Exploring Anti-osteoporosis Medicinal Herbs using Cheminformatics and Deep Learning Approaches.

Abstract

Osteoporosis is a prevalent disease for the aged population. Chinese herbderived natural compounds have anti-osteoporosis effects. Due to the complexity of chemical ingredients and natural products, it is necessary to develop a high-throughput approach with the integration of cheminformatics and deep-learning methods to explore their mechanistic action, especially herb/drug-gene interaction networks. Ten medicinal herbs for clinical osteoporosis treatment were selected. Chemical ingredients of the top 10 herbs were retrieved from the TCMIO database, and their predicted targets were obtained from the SEA server. Anti-osteoporosis clinical drugs and targets were collected from multidatabases. Chemical space, fingerprint similarity, and scaffold comparison of the compounds between herbs and clinical drugs were analyzed by RDKit and SKlearn. A network of herb-ingredient-target was constructed via Gephi, and GO and KEGG enrichment analyses were performed using clusterProfiler. Additionally, the bioactivity of compounds and targets was predicted by DeepScreening.
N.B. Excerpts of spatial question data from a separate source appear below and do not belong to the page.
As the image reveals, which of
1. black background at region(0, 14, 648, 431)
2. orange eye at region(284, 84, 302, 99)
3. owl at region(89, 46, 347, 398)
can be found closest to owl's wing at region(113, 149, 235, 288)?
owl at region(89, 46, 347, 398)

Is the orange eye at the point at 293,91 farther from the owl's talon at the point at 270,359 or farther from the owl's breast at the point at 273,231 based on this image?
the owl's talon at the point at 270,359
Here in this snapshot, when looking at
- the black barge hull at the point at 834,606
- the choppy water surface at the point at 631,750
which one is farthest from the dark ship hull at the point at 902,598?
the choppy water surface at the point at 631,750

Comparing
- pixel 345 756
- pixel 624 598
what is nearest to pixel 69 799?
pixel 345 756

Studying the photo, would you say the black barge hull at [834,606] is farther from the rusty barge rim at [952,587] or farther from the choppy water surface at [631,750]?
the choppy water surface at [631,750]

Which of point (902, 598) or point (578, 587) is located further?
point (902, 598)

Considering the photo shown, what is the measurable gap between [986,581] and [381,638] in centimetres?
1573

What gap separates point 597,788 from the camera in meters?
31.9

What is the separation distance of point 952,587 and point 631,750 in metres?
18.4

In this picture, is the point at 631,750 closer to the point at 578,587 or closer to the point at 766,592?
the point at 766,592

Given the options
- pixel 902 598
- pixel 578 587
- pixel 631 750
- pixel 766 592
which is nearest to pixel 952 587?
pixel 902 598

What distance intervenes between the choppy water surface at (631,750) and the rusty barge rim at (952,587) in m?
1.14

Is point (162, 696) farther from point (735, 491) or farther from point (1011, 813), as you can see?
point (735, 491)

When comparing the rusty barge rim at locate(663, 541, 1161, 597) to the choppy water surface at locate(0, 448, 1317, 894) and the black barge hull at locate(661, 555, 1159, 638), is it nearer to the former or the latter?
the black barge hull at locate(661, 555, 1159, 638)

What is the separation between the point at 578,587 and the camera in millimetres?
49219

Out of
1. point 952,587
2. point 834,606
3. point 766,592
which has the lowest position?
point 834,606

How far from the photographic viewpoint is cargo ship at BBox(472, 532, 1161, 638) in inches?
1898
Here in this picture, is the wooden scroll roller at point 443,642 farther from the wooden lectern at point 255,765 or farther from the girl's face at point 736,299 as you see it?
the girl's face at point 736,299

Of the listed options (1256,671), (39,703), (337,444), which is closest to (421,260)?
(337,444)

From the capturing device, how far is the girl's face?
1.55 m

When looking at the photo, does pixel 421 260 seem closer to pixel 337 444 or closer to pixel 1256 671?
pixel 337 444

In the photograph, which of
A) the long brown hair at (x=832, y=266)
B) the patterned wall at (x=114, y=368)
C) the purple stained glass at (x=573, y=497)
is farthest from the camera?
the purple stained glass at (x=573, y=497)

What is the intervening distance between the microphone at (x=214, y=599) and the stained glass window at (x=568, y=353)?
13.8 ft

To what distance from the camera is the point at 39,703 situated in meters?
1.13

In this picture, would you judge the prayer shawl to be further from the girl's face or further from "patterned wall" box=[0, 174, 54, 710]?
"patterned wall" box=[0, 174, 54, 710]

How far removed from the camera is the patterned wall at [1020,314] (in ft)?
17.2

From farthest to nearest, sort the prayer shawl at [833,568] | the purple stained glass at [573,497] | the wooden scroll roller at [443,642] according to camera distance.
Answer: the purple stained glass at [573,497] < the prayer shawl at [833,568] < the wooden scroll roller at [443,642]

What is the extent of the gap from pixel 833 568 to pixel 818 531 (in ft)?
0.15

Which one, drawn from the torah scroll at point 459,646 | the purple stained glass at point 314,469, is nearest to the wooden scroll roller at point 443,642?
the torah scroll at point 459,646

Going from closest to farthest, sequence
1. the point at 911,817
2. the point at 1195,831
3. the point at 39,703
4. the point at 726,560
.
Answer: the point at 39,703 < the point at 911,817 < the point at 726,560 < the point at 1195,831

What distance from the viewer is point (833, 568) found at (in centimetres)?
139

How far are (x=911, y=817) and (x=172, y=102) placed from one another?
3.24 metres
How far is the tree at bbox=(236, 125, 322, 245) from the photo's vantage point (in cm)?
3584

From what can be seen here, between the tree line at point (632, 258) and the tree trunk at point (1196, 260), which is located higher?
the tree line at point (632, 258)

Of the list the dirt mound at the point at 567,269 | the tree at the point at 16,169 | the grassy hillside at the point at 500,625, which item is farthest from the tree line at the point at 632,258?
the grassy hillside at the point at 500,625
Molecular docking of YYH flavonoids to HSD17B2 was accomplished by AutoDockTools. Cheminformatics result depicts a pharmacological network consisting of 89 active components and 30 potential genes. The chemical structures of plant steroids, flavonoids, and alkaloids are key components for anti-osteoporosis effects. Moreover, bioinformatics result demonstrates that the active components of herbs mainly participate in steroid hormone biosynthesis and the TNF signaling pathway. Finally, deep-learning-based regression models were constructed to evaluate 22 anti-osteoporosis-related protein targets and predict the activity of 1350 chemical ingredients of the 10 herbs. The combination of cheminformatics and deep-learning approaches sheds light on the exploration of medicinal herbs mechanisms, and the identification of novel and active compounds from medical herbs in complex molecular systems.